Ces violences s’appuient sur des normes de genre, représentations et attentes différentes pour les filles et les garçons. Par exemple, les insultes perpétrées par des hommes dans l’espace public portent sur la sexualité des femmes : elles contribuent à la stigmatiser et à entériner l’idée selon laquelle les hommes sont autorisés à la contrôler. Dans la société mais aussi dans les relations amoureuses, conjugales ou familiales, les remarques humiliantes sur leur apparence (maquillage, habillement…) jouent le même rôle : apprendre aux femmes à rester à leur place. Dans le même temps, les représentations erronées des violences sexuelles chez les femmes adultes alimentent le contrôle et la peur. Alors qu’elles sont essentiellement commises par des hommes connus, on entretient le mythe du viol isolé, dans la rue, par un inconnu, voire racisé et issu des quartiers populaires.

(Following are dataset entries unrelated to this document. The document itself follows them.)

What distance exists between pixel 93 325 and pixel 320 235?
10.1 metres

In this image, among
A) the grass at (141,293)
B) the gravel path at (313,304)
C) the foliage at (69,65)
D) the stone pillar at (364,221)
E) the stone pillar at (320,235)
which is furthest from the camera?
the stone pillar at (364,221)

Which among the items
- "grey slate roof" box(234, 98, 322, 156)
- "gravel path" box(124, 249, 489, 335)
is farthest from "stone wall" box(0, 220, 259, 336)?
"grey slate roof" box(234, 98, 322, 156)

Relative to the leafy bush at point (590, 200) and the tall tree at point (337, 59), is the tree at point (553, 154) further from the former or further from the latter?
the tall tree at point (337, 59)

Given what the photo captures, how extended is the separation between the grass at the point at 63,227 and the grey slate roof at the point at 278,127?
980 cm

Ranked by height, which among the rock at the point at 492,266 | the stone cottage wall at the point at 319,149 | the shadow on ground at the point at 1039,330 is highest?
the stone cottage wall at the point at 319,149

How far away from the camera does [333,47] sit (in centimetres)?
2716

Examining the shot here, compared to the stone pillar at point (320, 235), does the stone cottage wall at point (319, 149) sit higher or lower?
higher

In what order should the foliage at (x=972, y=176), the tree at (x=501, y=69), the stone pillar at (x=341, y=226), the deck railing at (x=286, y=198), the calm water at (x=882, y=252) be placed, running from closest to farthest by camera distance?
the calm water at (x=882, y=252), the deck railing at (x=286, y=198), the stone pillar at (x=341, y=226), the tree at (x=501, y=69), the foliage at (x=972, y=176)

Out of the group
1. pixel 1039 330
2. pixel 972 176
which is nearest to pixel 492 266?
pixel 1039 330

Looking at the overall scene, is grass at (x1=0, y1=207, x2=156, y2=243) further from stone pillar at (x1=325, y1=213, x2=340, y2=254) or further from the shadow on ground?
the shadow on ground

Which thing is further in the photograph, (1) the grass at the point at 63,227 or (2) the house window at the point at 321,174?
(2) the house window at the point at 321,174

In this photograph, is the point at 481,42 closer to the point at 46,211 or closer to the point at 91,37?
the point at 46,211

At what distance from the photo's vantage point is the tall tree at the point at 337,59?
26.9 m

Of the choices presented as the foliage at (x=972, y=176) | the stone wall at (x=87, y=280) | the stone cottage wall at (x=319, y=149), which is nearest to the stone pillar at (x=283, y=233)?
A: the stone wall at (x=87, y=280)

Quelle éducation pour des rapports plus égalitaires ?
Il y a toute une palette possible de formations. Certaines portent sur les questions d’égalité, d’autres se centrent sur les risques encourus pendant les rapports sexuels (IST, grossesse) mais n’abordent pas toujours le consentement ou la sexualité en dehors du cadre hétérosexuel. La différence entre ce qui est de l’ordre du conflit et de la violence dans les relations amoureuses demeurent alors souvent un impensé. Si on ne parle pas du sexisme et des rapports de genre dans l’éducation, on entretient une confusion entre le conflit, dispute symétrique posée sur un rapport égalitaire offrant une issue possible et un contrôle de l’autre entretenant une domination.

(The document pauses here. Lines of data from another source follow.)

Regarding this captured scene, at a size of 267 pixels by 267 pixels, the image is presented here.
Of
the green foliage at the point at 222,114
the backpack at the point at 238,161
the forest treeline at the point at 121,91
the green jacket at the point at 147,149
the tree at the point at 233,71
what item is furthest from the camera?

Quelles politiques publiques possibles ?
Il en existe plusieurs types dont la formation et la sensibilisation, l’accompagnement des victimes et la sanction des agresseurs. À mon avis, il s’agit aujourd’hui de renforcer l’existant. Les lois et des dispositifs actuels ne sont pas toujours mis en œuvre par manque de moyens, de formation et de temps. La lutte contre les violences ne peut se faire sans des services publics solides pour la mettre en œuvre, sans financements pérennes pour les associations, sans prendre à bras le corps la précarité et les inégalités plus générales qui touchent les femmes et les empêchent de sortir d’un contexte de violence ou de s’émanciper.